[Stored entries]
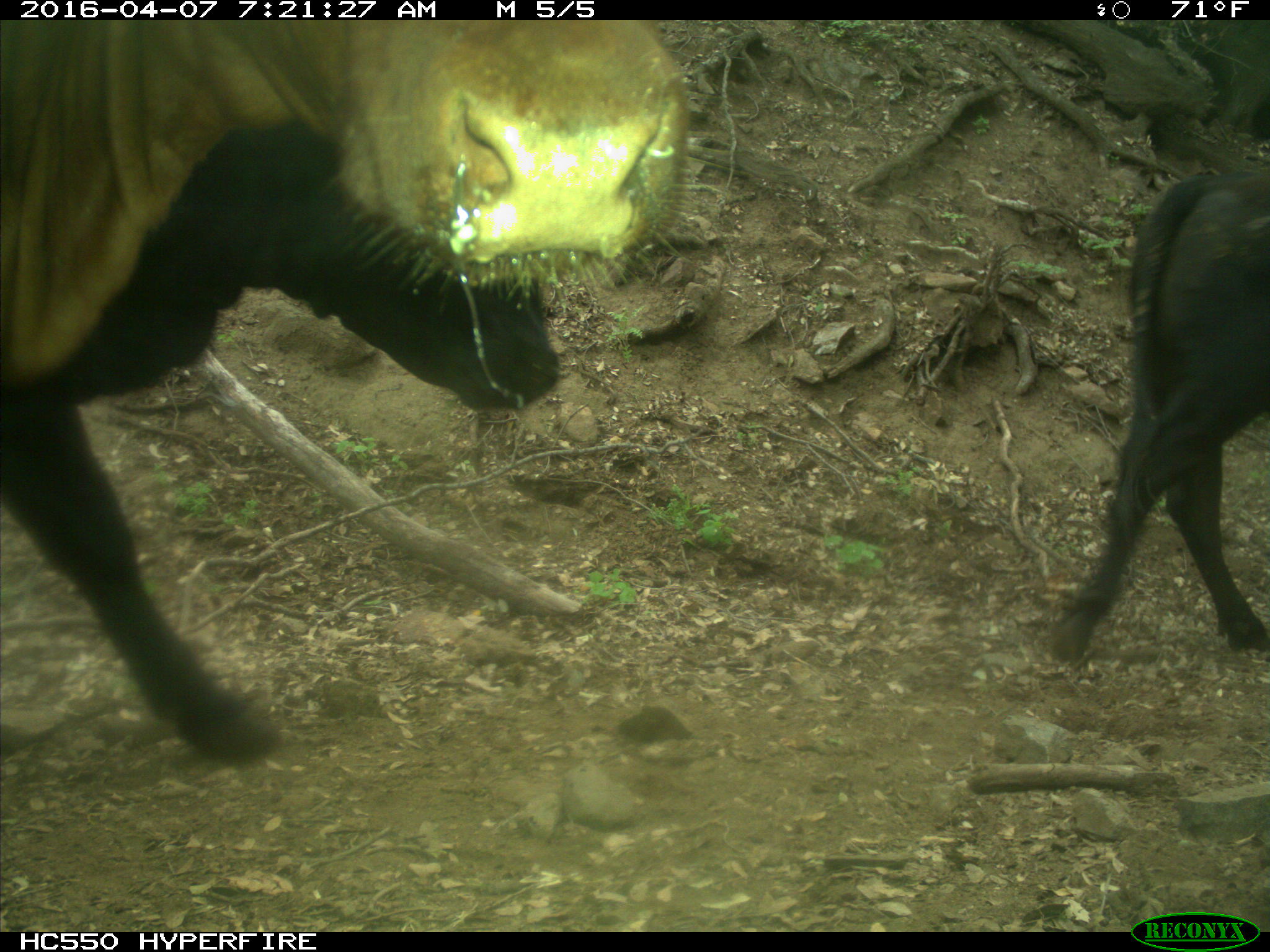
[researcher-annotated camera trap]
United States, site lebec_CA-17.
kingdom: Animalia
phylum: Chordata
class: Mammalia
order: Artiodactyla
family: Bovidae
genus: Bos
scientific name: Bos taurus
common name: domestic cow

* * *

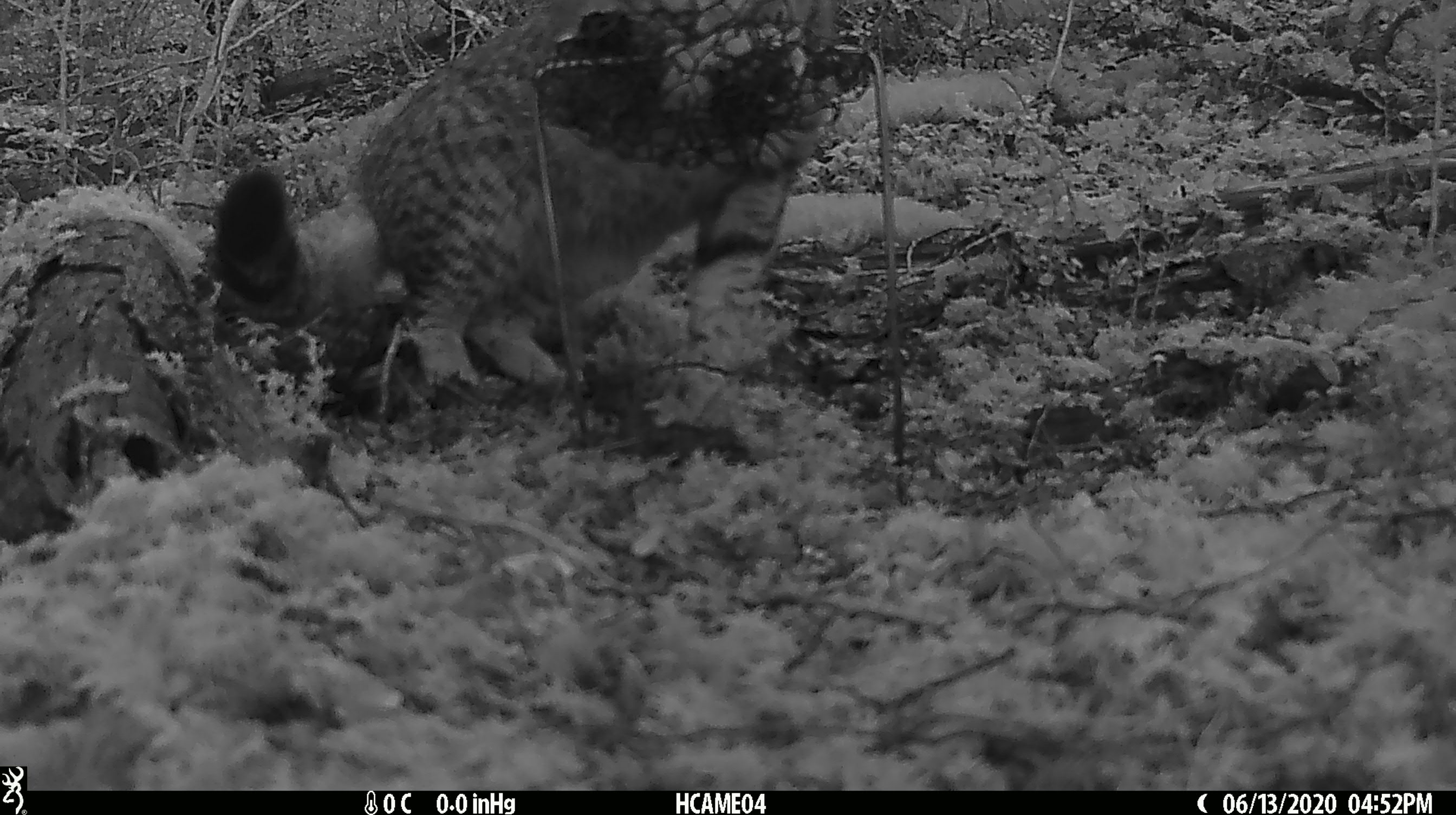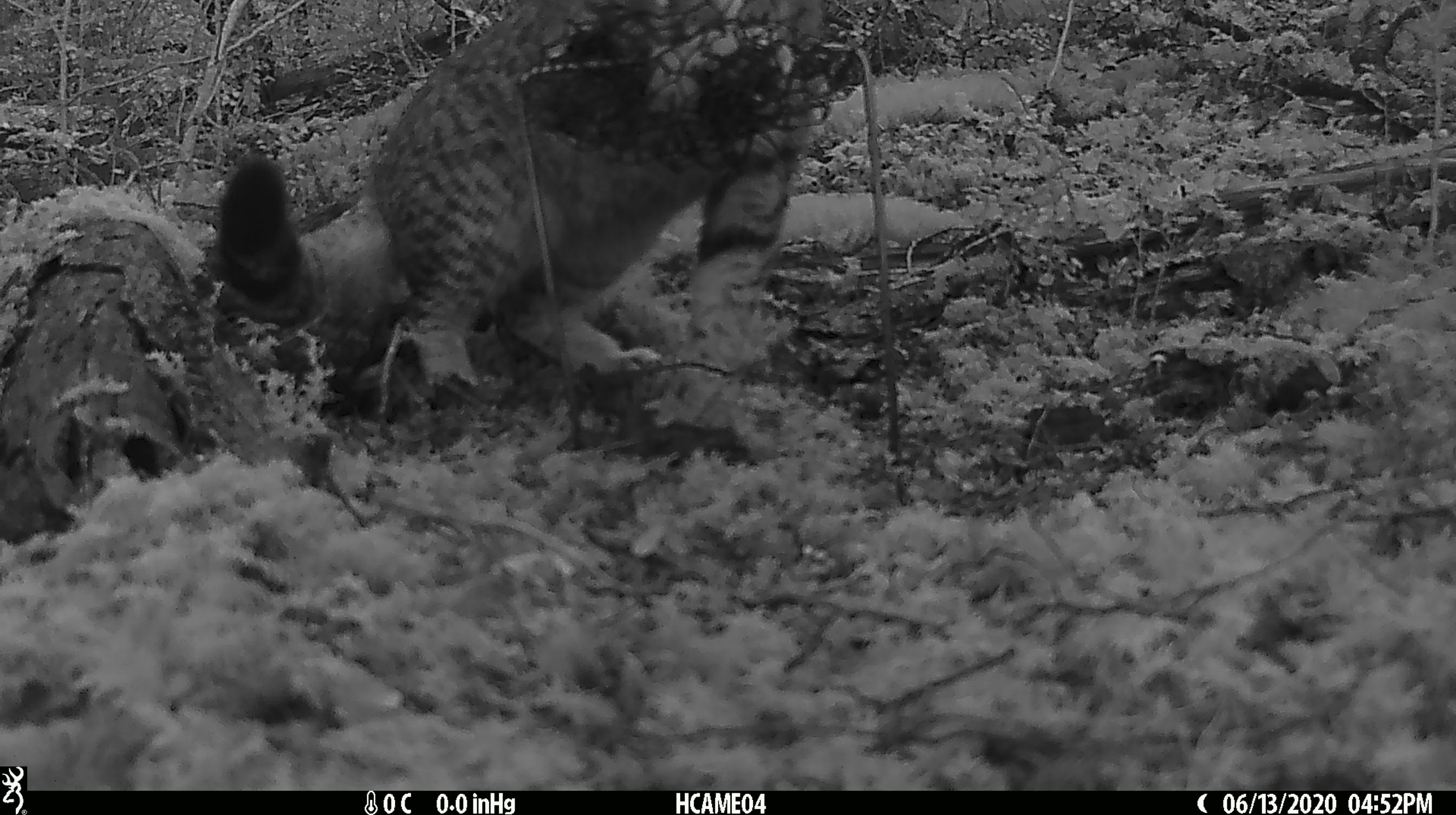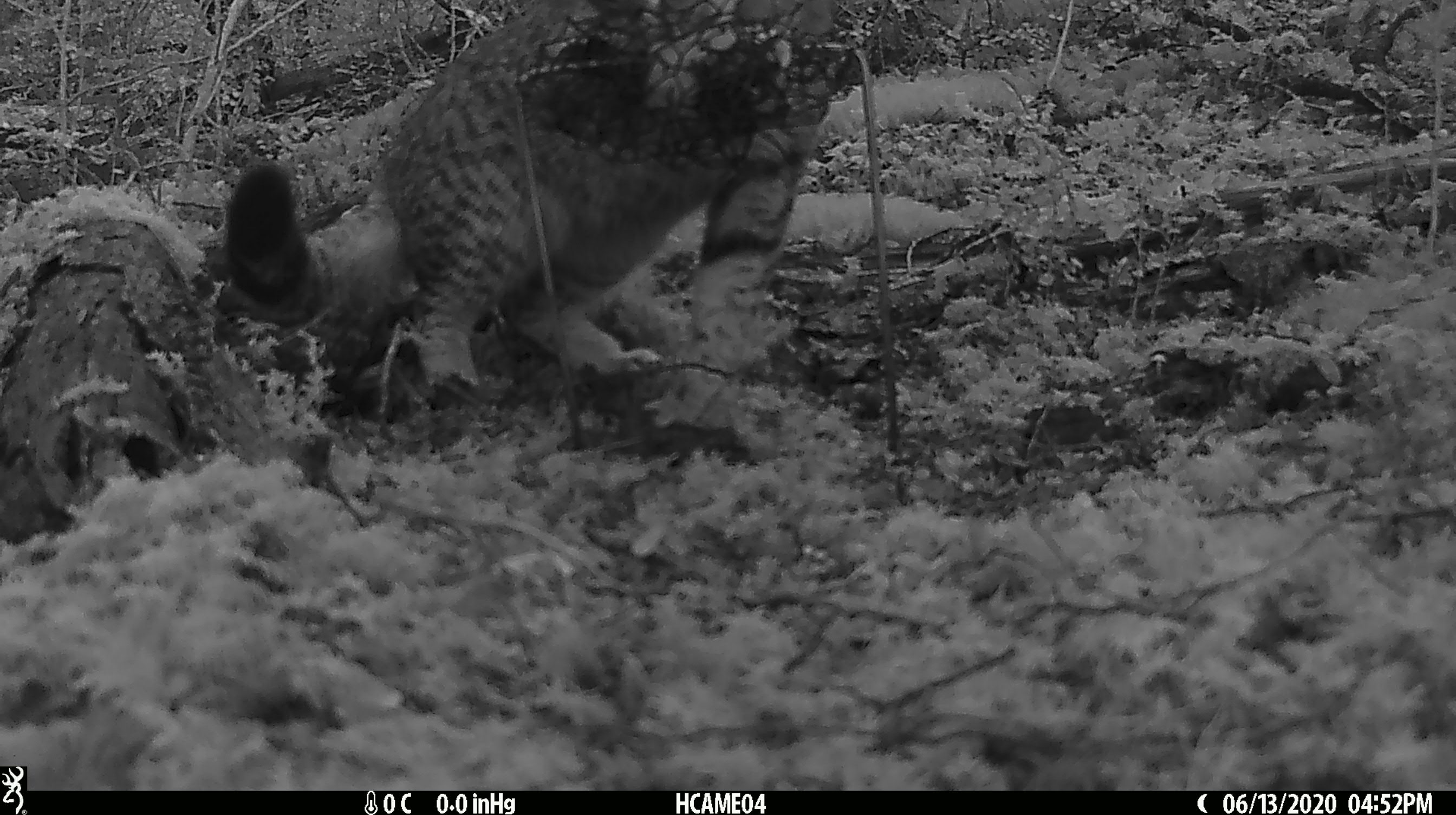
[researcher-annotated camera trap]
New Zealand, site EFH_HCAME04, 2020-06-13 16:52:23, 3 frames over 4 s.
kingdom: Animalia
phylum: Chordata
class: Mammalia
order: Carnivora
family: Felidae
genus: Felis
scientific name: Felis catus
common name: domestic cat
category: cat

**TASK ITEM:**
Among the records above, only the lines between the line holding "United States, site lebec_CA-17." and the line holding "common name: domestic cow", inclusive, are to be output, exactly as written.

**TASK RESULT:**
United States, site lebec_CA-17.
kingdom: Animalia
phylum: Chordata
class: Mammalia
order: Artiodactyla
family: Bovidae
genus: Bos
scientific name: Bos taurus
common name: domestic cow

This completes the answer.